F &R provided a subsurface investigation and geotechnical evaluation in support of the $90.6 million, New Educational Building to be constructed on the campus of UNC at Chapel Hill, NC. The new, modern educational facility, will replace the 45 year old Berryhill Hall, which does not meet the needs of medical teaching/ learning, and can no longer accomodate the increasing medical student class size. The irregular shaped building is to be constructed on a concrete slab, with reinforced concrete pan and joists or skip joists, with an approximated 20,000 sf foot print.

A majority of the new building will overlap the footprint of existing Berryhill Hall, which presented challenges in assessing subsurface conditions on this site since traditional exploration techniques (i.e., test borings) could not be performed in a large portion of the proposed building footprint.

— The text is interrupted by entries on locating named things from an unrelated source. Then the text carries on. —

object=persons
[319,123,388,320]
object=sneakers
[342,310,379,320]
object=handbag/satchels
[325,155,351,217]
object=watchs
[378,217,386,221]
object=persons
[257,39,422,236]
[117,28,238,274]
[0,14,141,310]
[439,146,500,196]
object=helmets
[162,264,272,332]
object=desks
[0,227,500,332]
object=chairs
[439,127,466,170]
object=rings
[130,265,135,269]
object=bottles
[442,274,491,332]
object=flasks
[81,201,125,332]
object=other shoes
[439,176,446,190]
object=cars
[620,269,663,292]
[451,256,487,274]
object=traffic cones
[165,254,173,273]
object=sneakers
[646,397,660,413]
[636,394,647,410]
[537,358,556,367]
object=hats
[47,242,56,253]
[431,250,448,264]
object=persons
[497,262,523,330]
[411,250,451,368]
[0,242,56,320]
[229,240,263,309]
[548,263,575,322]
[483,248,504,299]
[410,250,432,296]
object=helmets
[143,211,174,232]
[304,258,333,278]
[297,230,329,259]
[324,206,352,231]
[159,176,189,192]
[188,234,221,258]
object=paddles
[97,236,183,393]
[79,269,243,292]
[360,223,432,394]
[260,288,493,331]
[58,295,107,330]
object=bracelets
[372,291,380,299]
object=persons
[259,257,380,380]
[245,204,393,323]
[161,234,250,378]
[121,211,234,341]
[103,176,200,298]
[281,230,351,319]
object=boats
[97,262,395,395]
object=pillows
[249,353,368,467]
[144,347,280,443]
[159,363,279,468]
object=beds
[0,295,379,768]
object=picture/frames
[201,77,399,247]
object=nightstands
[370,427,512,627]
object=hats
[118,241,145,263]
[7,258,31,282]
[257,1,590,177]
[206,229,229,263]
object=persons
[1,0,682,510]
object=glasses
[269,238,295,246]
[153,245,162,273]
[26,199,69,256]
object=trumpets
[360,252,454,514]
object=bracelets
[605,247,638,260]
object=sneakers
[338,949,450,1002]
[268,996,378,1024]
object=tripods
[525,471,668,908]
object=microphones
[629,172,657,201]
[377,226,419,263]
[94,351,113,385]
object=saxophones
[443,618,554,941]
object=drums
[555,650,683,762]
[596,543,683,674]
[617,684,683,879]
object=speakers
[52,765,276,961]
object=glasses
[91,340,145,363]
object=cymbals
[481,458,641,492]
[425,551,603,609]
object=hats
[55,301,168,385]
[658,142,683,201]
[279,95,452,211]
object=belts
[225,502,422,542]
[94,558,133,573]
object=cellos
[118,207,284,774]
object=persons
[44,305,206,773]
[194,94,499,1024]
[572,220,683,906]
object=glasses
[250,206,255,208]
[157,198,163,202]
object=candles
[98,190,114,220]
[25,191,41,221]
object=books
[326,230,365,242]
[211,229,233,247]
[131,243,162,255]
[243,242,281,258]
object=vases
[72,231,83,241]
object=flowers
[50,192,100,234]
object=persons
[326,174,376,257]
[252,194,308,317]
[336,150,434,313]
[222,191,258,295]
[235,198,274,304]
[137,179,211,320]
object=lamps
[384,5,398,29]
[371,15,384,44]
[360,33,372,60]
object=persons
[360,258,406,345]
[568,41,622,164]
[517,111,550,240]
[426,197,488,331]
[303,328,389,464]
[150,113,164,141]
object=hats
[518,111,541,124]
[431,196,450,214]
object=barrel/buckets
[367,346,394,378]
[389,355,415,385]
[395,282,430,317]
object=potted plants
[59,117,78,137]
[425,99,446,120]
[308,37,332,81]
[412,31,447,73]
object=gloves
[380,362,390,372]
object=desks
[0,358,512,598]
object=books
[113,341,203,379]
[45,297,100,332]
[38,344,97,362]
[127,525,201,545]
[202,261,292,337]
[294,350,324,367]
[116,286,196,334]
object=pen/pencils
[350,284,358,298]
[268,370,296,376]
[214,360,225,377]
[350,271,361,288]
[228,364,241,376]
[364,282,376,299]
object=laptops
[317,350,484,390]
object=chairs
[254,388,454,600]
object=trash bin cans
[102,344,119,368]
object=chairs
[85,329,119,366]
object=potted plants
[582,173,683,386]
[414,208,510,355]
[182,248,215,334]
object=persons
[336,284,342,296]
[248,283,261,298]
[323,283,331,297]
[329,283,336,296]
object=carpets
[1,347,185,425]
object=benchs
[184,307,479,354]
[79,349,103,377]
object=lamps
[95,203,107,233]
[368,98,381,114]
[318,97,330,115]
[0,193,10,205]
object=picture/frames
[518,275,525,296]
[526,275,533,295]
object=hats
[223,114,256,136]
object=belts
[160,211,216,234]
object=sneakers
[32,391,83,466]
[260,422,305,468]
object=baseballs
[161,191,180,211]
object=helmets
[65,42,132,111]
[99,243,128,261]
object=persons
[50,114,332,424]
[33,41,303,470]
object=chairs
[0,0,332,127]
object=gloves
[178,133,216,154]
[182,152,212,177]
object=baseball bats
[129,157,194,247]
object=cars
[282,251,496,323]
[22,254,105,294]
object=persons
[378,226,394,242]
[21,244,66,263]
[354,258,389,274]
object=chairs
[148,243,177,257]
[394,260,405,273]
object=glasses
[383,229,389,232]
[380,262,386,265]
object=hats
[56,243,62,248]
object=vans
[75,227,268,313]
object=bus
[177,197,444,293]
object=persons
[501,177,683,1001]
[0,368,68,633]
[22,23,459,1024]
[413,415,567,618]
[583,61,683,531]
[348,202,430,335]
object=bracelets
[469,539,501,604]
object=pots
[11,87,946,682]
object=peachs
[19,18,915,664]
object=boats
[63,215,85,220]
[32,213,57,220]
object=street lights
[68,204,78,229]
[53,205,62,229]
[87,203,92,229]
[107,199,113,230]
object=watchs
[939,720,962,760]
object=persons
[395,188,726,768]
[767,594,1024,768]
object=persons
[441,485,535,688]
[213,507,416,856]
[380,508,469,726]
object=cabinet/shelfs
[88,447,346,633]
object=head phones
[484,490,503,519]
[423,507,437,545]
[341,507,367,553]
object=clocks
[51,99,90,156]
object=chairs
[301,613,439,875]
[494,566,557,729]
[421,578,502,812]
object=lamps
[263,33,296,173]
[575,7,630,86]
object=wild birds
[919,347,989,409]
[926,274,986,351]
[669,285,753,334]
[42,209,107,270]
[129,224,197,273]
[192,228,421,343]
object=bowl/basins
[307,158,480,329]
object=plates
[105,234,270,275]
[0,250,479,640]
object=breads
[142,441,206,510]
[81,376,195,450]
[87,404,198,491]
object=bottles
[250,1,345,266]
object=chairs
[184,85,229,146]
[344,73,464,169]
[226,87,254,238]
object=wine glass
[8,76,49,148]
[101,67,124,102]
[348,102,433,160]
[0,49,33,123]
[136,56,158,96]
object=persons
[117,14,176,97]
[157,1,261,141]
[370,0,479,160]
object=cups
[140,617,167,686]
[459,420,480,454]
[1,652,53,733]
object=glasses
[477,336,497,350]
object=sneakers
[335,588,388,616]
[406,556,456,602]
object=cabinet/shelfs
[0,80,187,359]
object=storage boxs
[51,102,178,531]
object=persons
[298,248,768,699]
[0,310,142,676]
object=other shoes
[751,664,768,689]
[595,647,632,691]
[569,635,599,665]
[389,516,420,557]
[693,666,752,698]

This was further compounded by the erratic soil and rock conditions that are typical of the Carolina Slate belt, as well as the presence of boulders within the residual soils above the bedrock surface that is common throughout the UNC-CH campus.

Based upon F&R’s findings, foundation recommendations were provided. Conventional shallow spread foundations were considered, but ruled out as a viable support option because the variable consistency bearing soils are not conducive to using a relatively high bearing capacities. A mat foundation was not
viable largely as a result of the irregular building footprint. Ground improvement techniques were also not viable due to the presence of boulders within the overburden soil. As such, deep foundations needed to be considered. Most deep foundations systems (e.g., driven piles, ACIP piles, large diameter drilled shafts) were also not viable because of complications presented by boulders in the overburden. In order to install foundations through boulder-containing overburden and into suitable bearing strata, micro-piles were recommended since they can effectively penetrate boulders and other obstructions present in the overburden and readily extend down into competent parent bedrock bearing strata.